How to export a full history of Ethereum into S3 efficiently, by Anton Bryzgalov

A popular scenario for blockchain data wranglers is to build a Data Platform operating blockchain data and launch analytical and realtime services on top of it. Anton details the full solution for this in his blogpost on Medium. Below, we’ll share a quick summary.

Which node to use?

I have exported the data using a number of public node providers. This is ok for an MVP. However, in a long term, I strongly advise you to run your own node. Such a node will take several weeks to sync and extra cost for hosting, but the further data extraction speed will be significantly higher than when using a public node.

Also, using free public nodes require a solid fallback mechanism due to rate and other limits. With an owned node the rate is limited only by your VM resources.

Using a paid provider like Alchemy or QuickNode is completely not an option: the full history is too big and will result in $10Ks.

Alternatives?

For a quick launch, I have used public BigQuery datasets with Ethereum data. They are populated using an open source Ethereum ETL tool. Exporting data from BigQuery into S3 is a cheap option.

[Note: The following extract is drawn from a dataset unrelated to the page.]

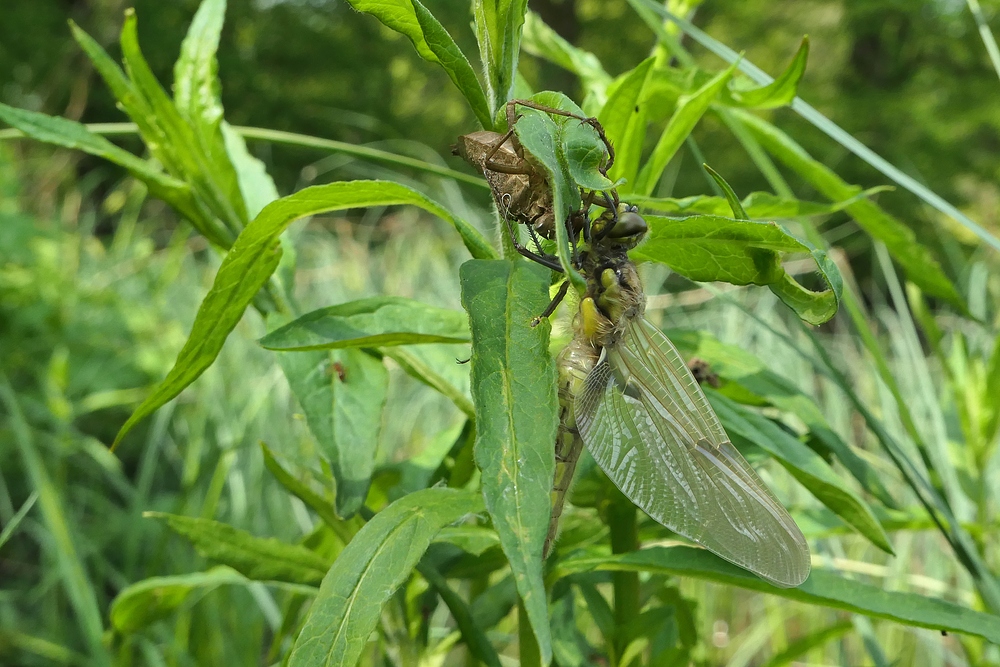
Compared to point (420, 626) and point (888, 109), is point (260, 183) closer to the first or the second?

A set of optimizations described in the article, allowed me to export the data in 24 hours and ≈$100 (BigQuery -> S3).

However, relying on BigQuery leads to a data structure loss, so to operate on raw JSONs I have had to switch back to the public nodes.

How do we use the data now?

As an outcome, I have ingested the full history of Ethereum to S3. The data is hosted a raw JSON format as responded by the nodes. This allows me to easily rerun any calculations on the full history without touching faulty public nodes.

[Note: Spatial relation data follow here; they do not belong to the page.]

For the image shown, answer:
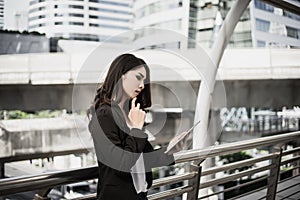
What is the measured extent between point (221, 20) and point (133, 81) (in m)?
5.38

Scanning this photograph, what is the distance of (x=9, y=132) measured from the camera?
691 centimetres

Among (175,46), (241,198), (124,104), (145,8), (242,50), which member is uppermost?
(145,8)

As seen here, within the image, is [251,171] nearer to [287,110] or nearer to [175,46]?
[175,46]

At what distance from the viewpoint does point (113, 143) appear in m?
1.02

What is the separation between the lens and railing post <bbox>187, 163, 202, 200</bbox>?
1642 mm

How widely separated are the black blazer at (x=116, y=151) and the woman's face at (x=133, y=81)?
0.06 m

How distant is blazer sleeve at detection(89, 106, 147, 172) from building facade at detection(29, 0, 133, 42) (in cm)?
235

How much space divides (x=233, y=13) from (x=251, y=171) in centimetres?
267

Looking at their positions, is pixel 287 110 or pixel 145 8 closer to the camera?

The querying is performed using AWS Athena. It supports JSON brilliantly. But the full dataset is of 4.5TB now and Athena is paid for a volume of scanned data. Reading the full history in raw costs ≈$25. So, to reduce the costs I convert the data from a raw JSON into a cost-efficient Parquet format (with Snappy compression). For specific purposes, this has reduced querying costs by 97%!

Realtime data ingestion

Our product-level goal was to build a crypto wallets balances API: given a wallet address, it should respond with a list of all tokens contained by the wallet with 100% accurate balances. The latency should be minimal from the latest mined block.

Following a KISS ("keep it simple, stupid!") principle, I have implemented a polling script which "listens" to new blocks on top of the Ethereum and once a new block appears, updates a DynamoDB table containing aggregated balances for each wallet.

Calculating balances using Athena and uploading the data into DynamoDB was quite a challenge:

- firstly, because of a high volume (≈30GB of uncompressed aggregated data);

- and secondly, because of uint256-based calculations in Athena (which's the biggest number type is 128-bit Decimal).

As a result we are able to recalculate the full balances history and upload it to DynamoDB in ≤3 hours (and <$1). The API's latency is <1s from the latest block.